PAGE EXTRACT
+++++
3. When the Appellant was in prison Social Services had to become involved due to her inability to care for her children. The Appellant is her carer and receives carer's allowance in relation to that. There was evidence before the judge from Probation and from a prison officer that the Appellant presented a low risk of reoffending and detailing the efforts that he had made to improve and to rehabilitate himself. On the above facts the judge found that it was unduly harsh for the children and his partner to go to Jamaica with him and also or alternatively to remain in the UK without him.
4. It is true that the judge's reasoning is unstructured and difficult to follow and it does not address in terms the various parts of Rules 398 and 399A of the Immigration Rules and, as Mr Avery pointed out, in fact is contradictory between paragraphs 46 and 47. At paragraph 46 the judge says that he has had regard to the provisions of paragraph 398 and in particular 399(b) finding that the Appellant is in a genuine and subsisting relationship with his partner and the children but then at paragraph 47 completely contradicts that by saying he does not meet the requirements of the Rules. However, the findings that he makes are reasoned in relation to the factual circumstances and the situation that would be faced by the family.
5. So far as the Secretary of State's argument that the COIR makes clear that there are treatment facilities available in Jamaica, that is neither referred to in the refusal letter nor was there any evidence put before the judge to that effect, so the only evidence he had was that put forward by the Appellant. Therefore the Judge cannot be criticised for not dealing with evidence that the Secretary of State did not produce or put before him. It is quite clear from the various findings that the Judge does make that he found that the exception in paragraph 399A is met and so any error of law in the rather difficult to follow and unstructured Decision and Reasons is not material.
+++++
DATA SHOWN
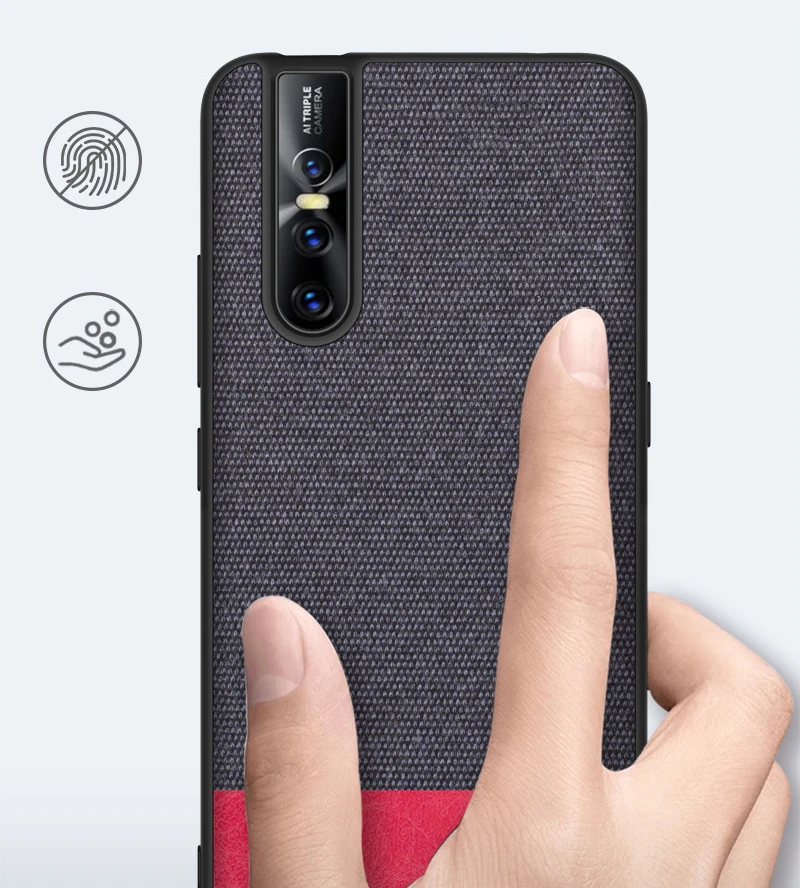 Защитный противоударный чехол s для Vivo S1 Pro Nex 3 X27 V17 тканевый Мягкий бампер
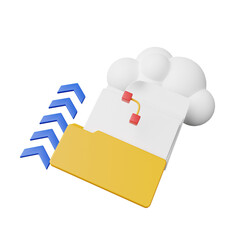 Poster - Send File 3D Illustration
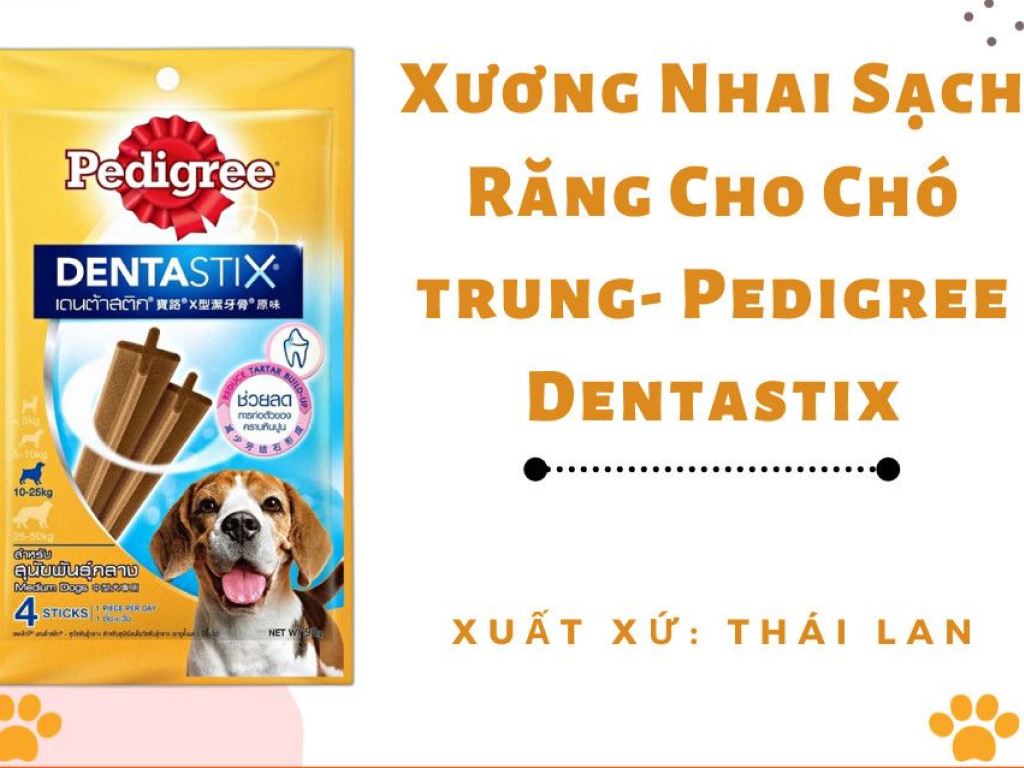 Bánh xương chó Pedigree có tác dụng gì cho răng miệng của chó?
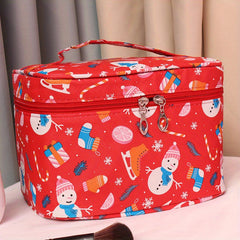 Large Capacity Makeup Bag With Handle Cartoon Travel Portable Toiletry Bag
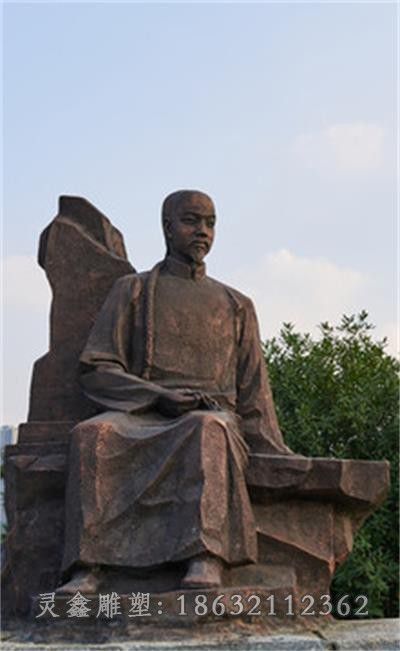 叶天士校园人物铜雕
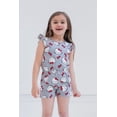 thumbnail image 2 of Hello Kitty Toddler Girls French Terry Sleeveless Romper Toddler to Big Kid, 2 of 5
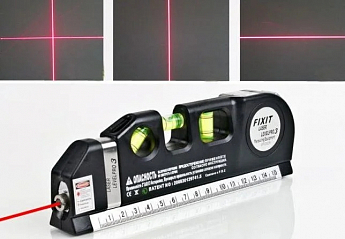 Лазерний рівень з рулеткою /вертикаль/гориз/хрест Fixit Laser Pro 3 SKL11-276431 - фото 8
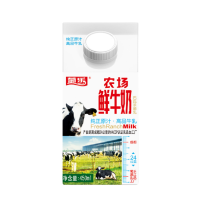 菊乐农场鲜牛奶450ml
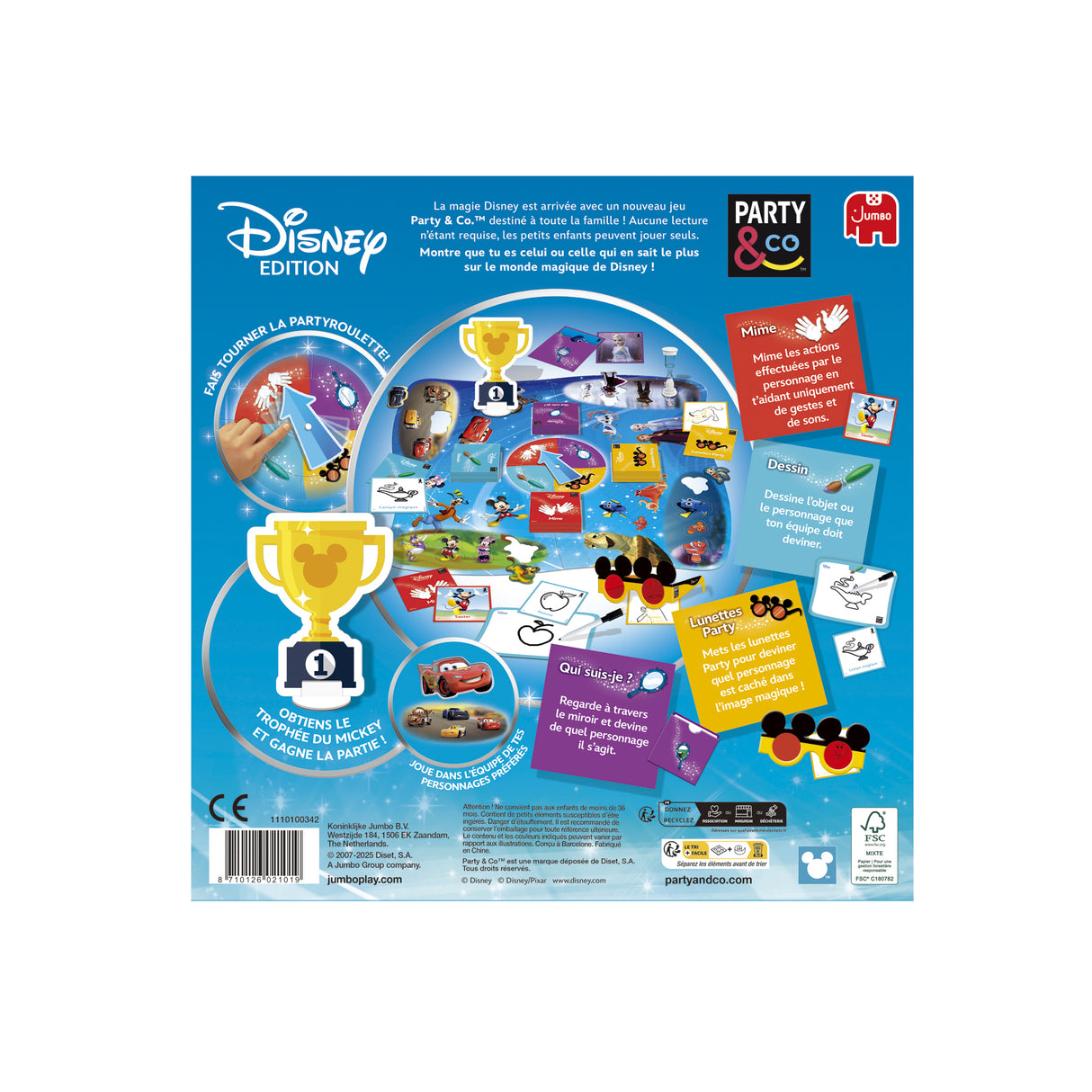 PARTY & CO Disney - Jeu de société - DUJARDIN - Défis autour de l'univers Disney pour toute la famille !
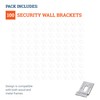 PHS Picture Hanging Security Brackets - 100 Pack - Anti
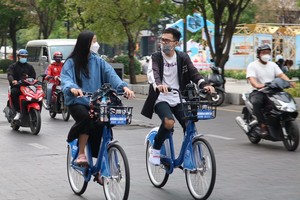 試運市中心共享自行車服務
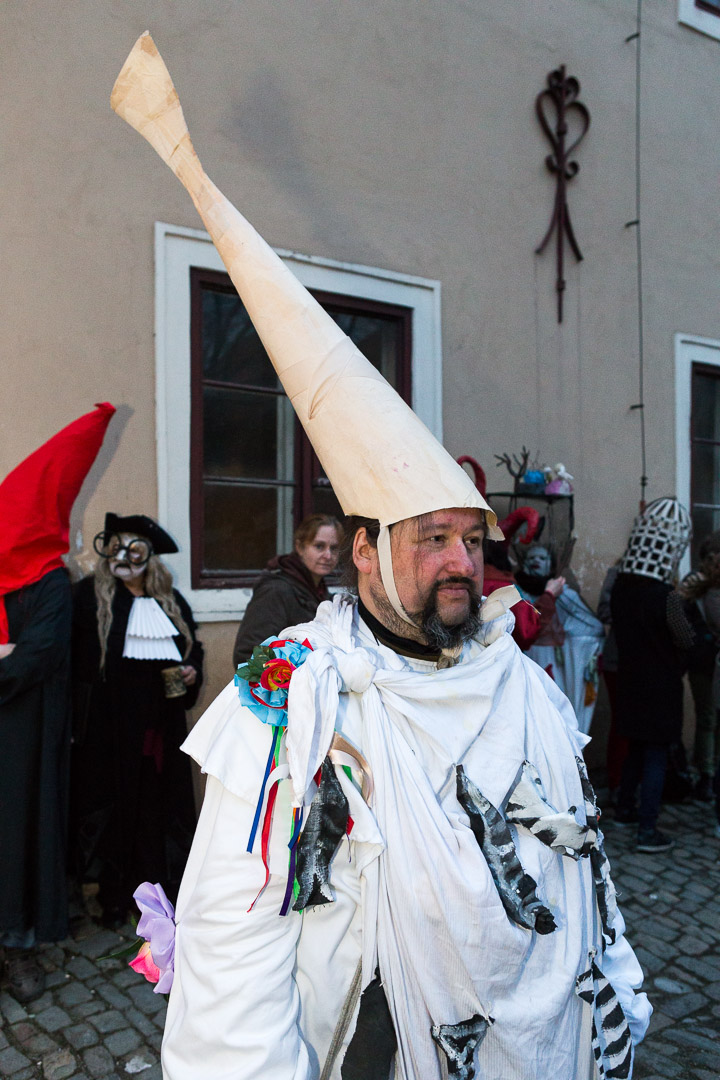 Carnival parade in Český Krumlov,  4th March 2014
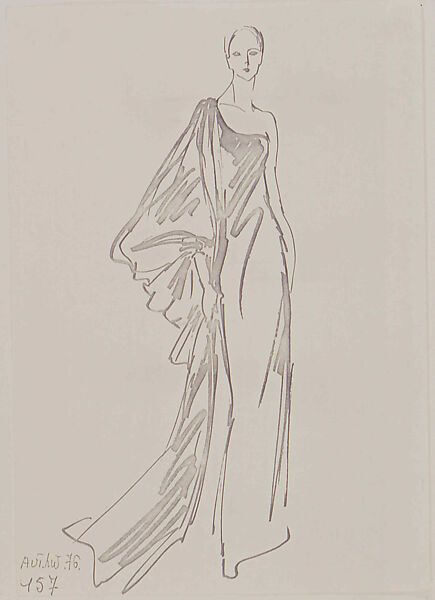 Evening dress, Madame Grès (Germaine Émilie Krebs) (French, Paris 1903–1993 Var region), silk, French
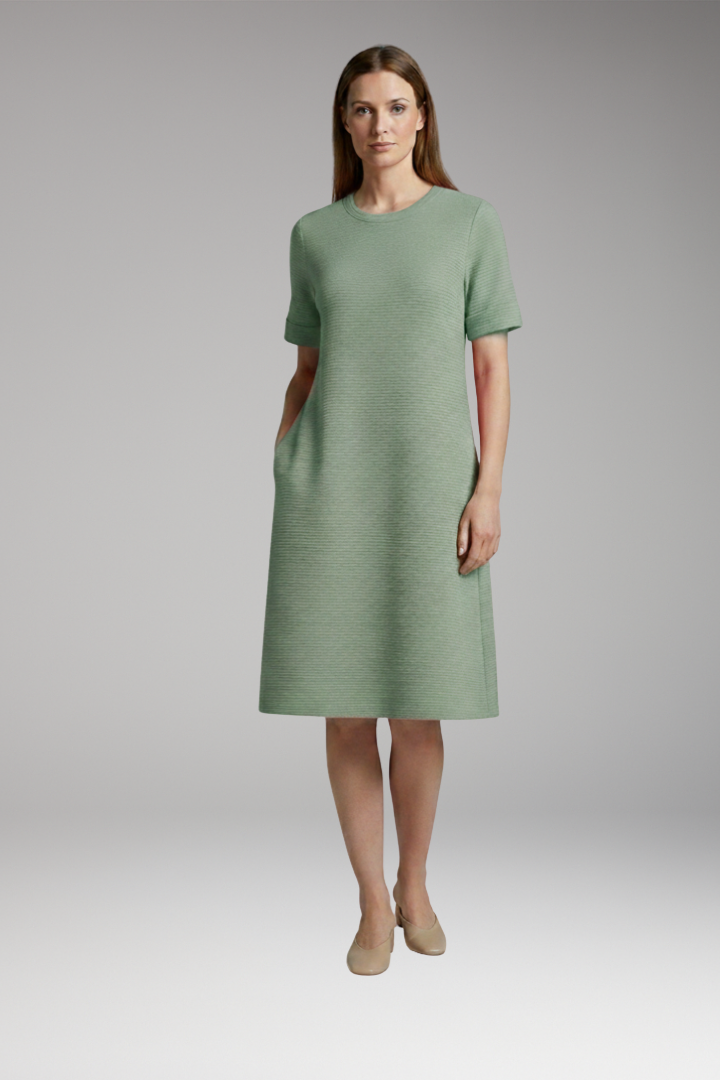 Women's Mini Dress | Ribbed Texture And Side Seam Pockets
+++++
EXERCISE INSTRUCTIONS
- 1) In the immigration appeal extract, can you rewrite the paragraph beginning "So far as the Secretary of State's argument" as a short list that keeps its main facts?
- 2) Would you echo all fourteen image-caption rows word for word, leaving the pictures out of your answer?

RESULTS BY TASK
- 1)
- The Secretary of State argued that the COIR shows treatment facilities are available in Jamaica. That point was not raised in the refusal letter, and no evidence of it was put before the judge. The only evidence the judge had was the Appellant's.
- The judge cannot be criticized for not dealing with evidence the Secretary of State did not produce.
- The judge's findings clearly show that he found the paragraph 399A exception met. Any error of law in the unstructured Decision and Reasons is therefore not material.

- 2)
 Защитный противоударный чехол s для Vivo S1 Pro Nex 3 X27 V17 тканевый Мягкий бампер
 Poster - Send File 3D Illustration
 Bánh xương chó Pedigree có tác dụng gì cho răng miệng của chó?
 Large Capacity Makeup Bag With Handle Cartoon Travel Portable Toiletry Bag
 叶天士校园人物铜雕
 thumbnail image 2 of Hello Kitty Toddler Girls French Terry Sleeveless Romper Toddler to Big Kid, 2 of 5
 Лазерний рівень з рулеткою /вертикаль/гориз/хрест Fixit Laser Pro 3 SKL11-276431 - фото 8
 菊乐农场鲜牛奶450ml
 PARTY & CO Disney - Jeu de société - DUJARDIN - Défis autour de l'univers Disney pour toute la famille !
 PHS Picture Hanging Security Brackets - 100 Pack - Anti
 試運市中心共享自行車服務
 Carnival parade in Český Krumlov,  4th March 2014
 Evening dress, Madame Grès (Germaine Émilie Krebs) (French, Paris 1903–1993 Var region), silk, French
 Women's Mini Dress | Ribbed Texture And Side Seam Pockets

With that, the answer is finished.